This is an automated email from the ASF dual-hosted git repository.
pankajkoti pushed a commit to branch main
in repository https://gitbox.apache.org/repos/asf/airflow.git
The following commit(s) were added to refs/heads/main by this push:
new 1e4663f34c add deferrable support to `DatabricksNotebookOperator`
(#39295)
1e4663f34c is described below
commit 1e4663f34c2fb42b87cf75e4776650620eb2baa4
Author: Kalyan <[email protected]>
AuthorDate: Tue May 14 19:48:17 2024 +0530
add deferrable support to `DatabricksNotebookOperator` (#39295)
related: #39178
This PR intends to make DatabricksNotebookOperator deferrable
---
.../providers/databricks/hooks/databricks_base.py | 1 +
.../providers/databricks/operators/databricks.py | 40 +++++++++++++++---
.../providers/databricks/triggers/databricks.py | 2 +
.../databricks/operators/test_databricks.py | 48 +++++++++++++++++++++-
4 files changed, 83 insertions(+), 8 deletions(-)
diff --git a/airflow/providers/databricks/hooks/databricks_base.py
b/airflow/providers/databricks/hooks/databricks_base.py
index 32316d49bb..2dee924f61 100644
--- a/airflow/providers/databricks/hooks/databricks_base.py
+++ b/airflow/providers/databricks/hooks/databricks_base.py
@@ -80,6 +80,7 @@ class BaseDatabricksHook(BaseHook):
:param retry_delay: The number of seconds to wait between retries (it
might be a floating point number).
:param retry_args: An optional dictionary with arguments passed to
``tenacity.Retrying`` class.
+ :param caller: The name of the operator that is calling the hook.
"""
conn_name_attr: str = "databricks_conn_id"
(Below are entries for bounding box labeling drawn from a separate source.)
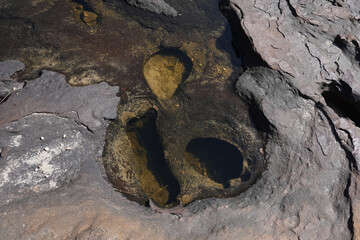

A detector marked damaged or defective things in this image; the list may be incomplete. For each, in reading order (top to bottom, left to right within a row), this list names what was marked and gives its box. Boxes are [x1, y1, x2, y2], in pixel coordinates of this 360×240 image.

circular pothole [143, 48, 194, 99]
circular pothole [186, 137, 248, 188]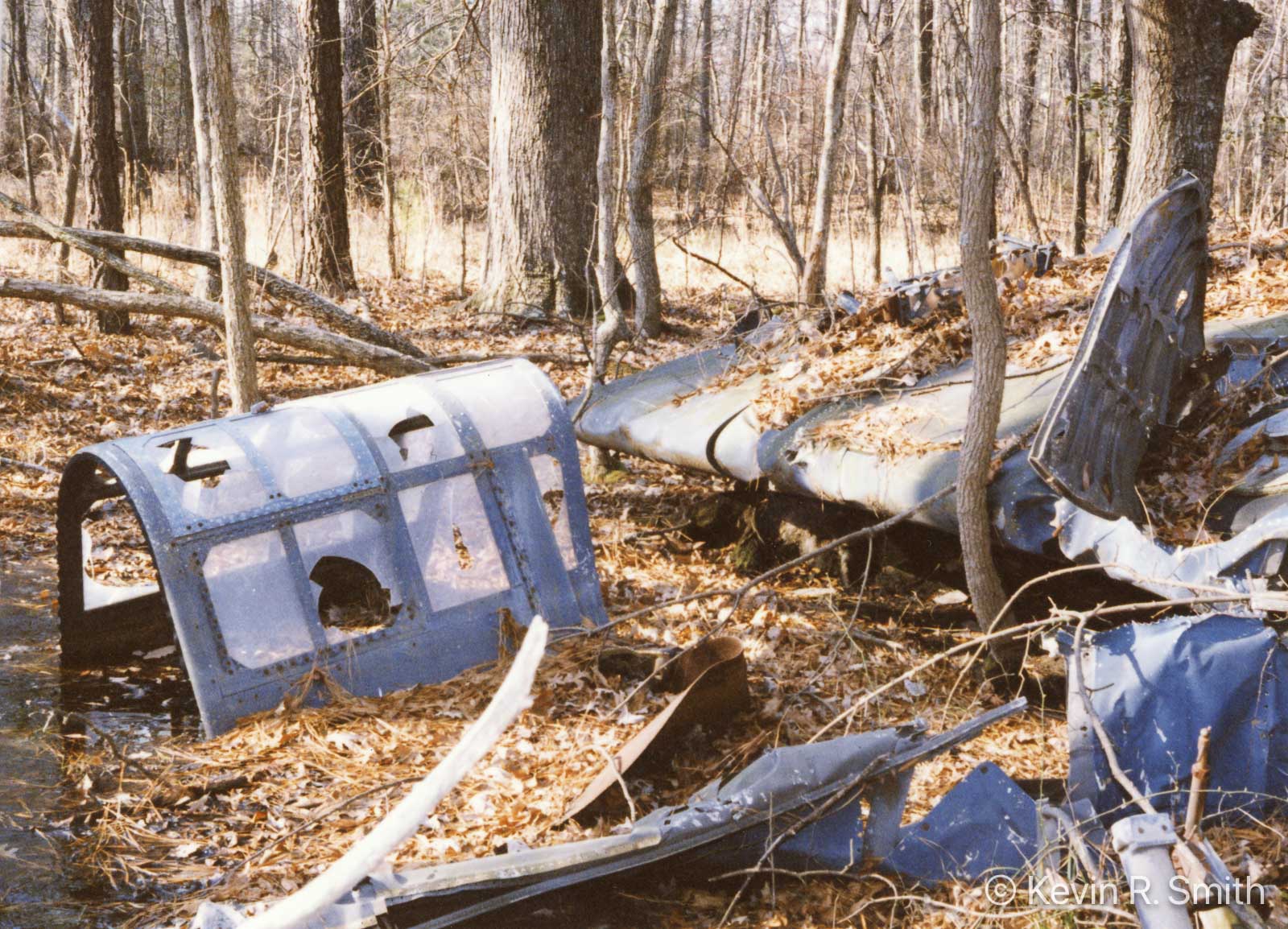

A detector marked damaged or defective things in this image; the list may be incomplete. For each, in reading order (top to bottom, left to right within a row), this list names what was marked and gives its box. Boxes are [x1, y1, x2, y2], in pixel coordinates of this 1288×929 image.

rusted aircraft part [1030, 175, 1211, 522]
broken cockpit canopy [56, 359, 609, 734]
rusted aircraft part [56, 359, 609, 734]
rusted aircraft part [199, 699, 1024, 921]
rusted aircraft part [567, 634, 753, 821]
diff --git a/airflow/providers/databricks/operators/databricks.py
b/airflow/providers/databricks/operators/databricks.py
index 0d819e1b70..7ae802db10 100644
--- a/airflow/providers/databricks/operators/databricks.py
+++ b/airflow/providers/databricks/operators/databricks.py
@@ -167,7 +167,7 @@ def
_handle_deferrable_databricks_operator_completion(event: dict, log: Logger)
error_message = f"Job run failed with terminal state: {run_state} and with
the errors {errors}"
- if event["repair_run"]:
+ if event.get("repair_run"):
log.warning(
"%s but since repair run is set, repairing the run with all failed
tasks",
error_message,
@@ -923,9 +923,11 @@ class DatabricksNotebookOperator(BaseOperator):
:param databricks_retry_args: An optional dictionary with arguments passed
to ``tenacity.Retrying`` class.
:param wait_for_termination: if we should wait for termination of the job
run. ``True`` by default.
:param databricks_conn_id: The name of the Airflow connection to use.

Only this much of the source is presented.